Project 5 / Face Detection with a Sliding Window

In this project I will train a SVM to detect faces using a sliding window of HoG features.

Pipeline

The pipeline of this project has four major steps described below.

Note that I didn't change starting parameters, that is I use the HoG cell size 6 and a template size of 36x36 pixels.

Getting Positive Features

The first step involve creating positive examples by extracting the HoG features from faces.


  hog = vl_hog(image, feature_params.hog_cell_size);

Here and for the rest of the code I will use the default Vlfeat HoG algorithm "UoCTTI".

Getting Negative Features

Next step is to extract the negative examples, i.e. none-faces. This is done by randomly selecting around 15000 patches from 274 scenes not containing faces. These patches are then turned into HoG features. Since all training faces are in grayscale we will convert all patches to grayscale first.


  hog = vl_hog(image, feature_params.hog_cell_size);
   [row_max, col_max, f_size] = size(hog);


   X = 1:feature_params.hog_cell_size:row_max - feature_params.hog_cell_size - 1;
   Y = 1:feature_params.hog_cell_size:col_max - feature_params.hog_cell_size - 1;
   num_x = min(N,size(X,2));
   num_y = min(N,size(Y,2));
   for x=X(randperm(size(X,2), num_x))
       for y=Y(randperm(size(Y,2), num_y))
           patch = hog(x:x+feature_params.hog_cell_size - 1, y:y+feature_params.hog_cell_size - 1, :);
           features_neg = [features_neg; patch(:)'];
       end
   end

The code above samples up to N^2 random non-overlapping patches from each images. With N=9 I could extract around 15000 examples.

Training SVM

Thanks to Vlfeat training an SVM is very straight forward. I concatenate the two sets of postive and negative examples and assign positive the label 1 and the negative the label -1.


  lambda = 0.00001;
  features = [features_pos' features_neg'];
  labels = [ones([size(features_pos, 1) 1]); -1 *ones([size(features_neg, 1) 1])];
  [w b] = vl_svmtrain(features, labels, lambda);

I used lambda = 0.00001 to get the best performance.

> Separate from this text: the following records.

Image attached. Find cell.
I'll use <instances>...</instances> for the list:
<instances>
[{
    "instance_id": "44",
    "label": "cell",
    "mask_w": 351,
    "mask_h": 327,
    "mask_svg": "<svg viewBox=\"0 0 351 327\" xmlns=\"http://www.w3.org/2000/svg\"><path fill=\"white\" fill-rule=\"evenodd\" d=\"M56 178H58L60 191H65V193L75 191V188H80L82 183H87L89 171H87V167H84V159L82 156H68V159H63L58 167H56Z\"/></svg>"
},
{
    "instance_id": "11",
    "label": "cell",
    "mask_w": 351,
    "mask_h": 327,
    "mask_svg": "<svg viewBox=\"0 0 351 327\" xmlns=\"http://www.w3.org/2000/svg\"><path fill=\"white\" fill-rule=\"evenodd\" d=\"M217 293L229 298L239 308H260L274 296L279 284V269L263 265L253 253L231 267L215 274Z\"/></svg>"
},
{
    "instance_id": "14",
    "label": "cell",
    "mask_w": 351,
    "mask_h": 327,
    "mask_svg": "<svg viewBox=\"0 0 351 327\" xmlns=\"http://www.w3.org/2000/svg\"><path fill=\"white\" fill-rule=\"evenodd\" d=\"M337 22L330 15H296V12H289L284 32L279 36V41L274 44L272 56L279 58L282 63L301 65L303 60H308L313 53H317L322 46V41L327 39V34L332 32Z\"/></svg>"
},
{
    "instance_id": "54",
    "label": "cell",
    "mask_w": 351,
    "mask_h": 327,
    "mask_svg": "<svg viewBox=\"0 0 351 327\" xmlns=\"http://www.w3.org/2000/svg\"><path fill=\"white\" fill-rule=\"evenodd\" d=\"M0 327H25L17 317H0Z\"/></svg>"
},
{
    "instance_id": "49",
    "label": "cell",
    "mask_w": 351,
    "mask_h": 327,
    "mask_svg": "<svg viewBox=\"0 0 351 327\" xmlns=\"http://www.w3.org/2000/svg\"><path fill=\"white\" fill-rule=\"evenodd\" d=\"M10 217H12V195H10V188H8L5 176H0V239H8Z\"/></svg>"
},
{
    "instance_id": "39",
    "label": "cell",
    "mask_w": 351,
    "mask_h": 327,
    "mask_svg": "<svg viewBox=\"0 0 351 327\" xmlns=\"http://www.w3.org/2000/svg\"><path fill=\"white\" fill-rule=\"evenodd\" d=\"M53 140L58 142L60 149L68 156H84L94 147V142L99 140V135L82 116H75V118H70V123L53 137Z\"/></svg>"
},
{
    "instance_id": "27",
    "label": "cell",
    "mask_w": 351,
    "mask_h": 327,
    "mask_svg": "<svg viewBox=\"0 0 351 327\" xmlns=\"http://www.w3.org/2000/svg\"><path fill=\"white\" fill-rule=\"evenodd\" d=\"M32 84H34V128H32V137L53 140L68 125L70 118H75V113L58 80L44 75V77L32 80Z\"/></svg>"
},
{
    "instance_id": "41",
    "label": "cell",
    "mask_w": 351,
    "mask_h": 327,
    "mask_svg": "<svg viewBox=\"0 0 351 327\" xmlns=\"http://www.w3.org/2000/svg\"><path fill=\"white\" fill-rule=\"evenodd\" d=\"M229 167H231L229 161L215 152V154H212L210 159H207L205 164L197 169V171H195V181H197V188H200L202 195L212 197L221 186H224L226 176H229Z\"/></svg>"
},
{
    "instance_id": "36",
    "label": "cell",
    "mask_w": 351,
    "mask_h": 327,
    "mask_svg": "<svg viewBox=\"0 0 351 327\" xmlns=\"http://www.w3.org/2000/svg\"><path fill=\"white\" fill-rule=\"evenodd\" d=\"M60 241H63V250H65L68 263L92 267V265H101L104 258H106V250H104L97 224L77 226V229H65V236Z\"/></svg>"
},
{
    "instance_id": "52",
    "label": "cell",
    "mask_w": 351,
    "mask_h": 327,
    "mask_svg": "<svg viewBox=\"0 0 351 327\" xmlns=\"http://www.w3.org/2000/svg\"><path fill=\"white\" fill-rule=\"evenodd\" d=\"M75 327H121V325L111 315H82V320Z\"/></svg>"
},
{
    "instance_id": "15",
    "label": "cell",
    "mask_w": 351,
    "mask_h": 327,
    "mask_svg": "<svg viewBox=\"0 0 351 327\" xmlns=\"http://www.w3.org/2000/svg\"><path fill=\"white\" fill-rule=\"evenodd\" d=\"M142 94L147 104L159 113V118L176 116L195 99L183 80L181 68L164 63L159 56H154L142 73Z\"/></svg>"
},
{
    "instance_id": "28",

The image shows the learned HoG template.

Detector

The last step of the pipeline is to use a sliding window and our trained SVM to detect faces in test images. My detector runs an overlapping sliding window over around 10 different scales on the image.

  
    % create hog and create a sliding window
    hog = vl_hog(scaled_img, feature_params.hog_cell_size);
    for y=1:STEP_SIZE:size(hog,1) - feature_params.hog_cell_size - 1
        for x=1:STEP_SIZE:size(hog, 2) - feature_params.hog_cell_size - 1

            patch = hog(y:y+feature_params.hog_cell_size - 1, x:x+feature_params.hog_cell_size - 1,:);
            patch = patch(:)';
            class = w' * patch' + b';

            % if certainty is bigger than threshold save boundry.
            if class > THESHOLD_CONF
                cur_bboxes = [cur_bboxes; floor(feature_params.hog_cell_size * SCALE *
                  [x y (x + feature_params.hog_cell_size - 1) (y + feature_params.hog_cell_size - 1)])];
                cur_confidences = [cur_confidences; class];
                cur_image_ids = [cur_image_ids; test_scenes(i).name];
            end

        end
    end
  

If for a tested patch the SVM returns a value larger than THESHOLD_CONF it is considered a postive match. I used THESHOLD_CONF = 0.2 to get the best results. After detecting all bounding boxes for different scales I run the given non-maximum suppression to get only the best detections. If I wished to decrease the false positives it is just at matter of increasing THESHOLD_CONF.

Results

The average precision of my pipeline was 79.6%. Below are some examples and the precision-recall chart.

Below is a collection of example results. Notice that by increasing the THESHOLD_CONF we will reduce the number of false positives though this will decrease the average precision as well. As seen in the examples below my pipeline yields quite the number of false positives. I understand the wording in the problem description that this was fine and preferred over a configuration with less average precision but with less false positives.

Example results

The top four images uses the threshold 0.2 while the two lower uses the threshold 0.7.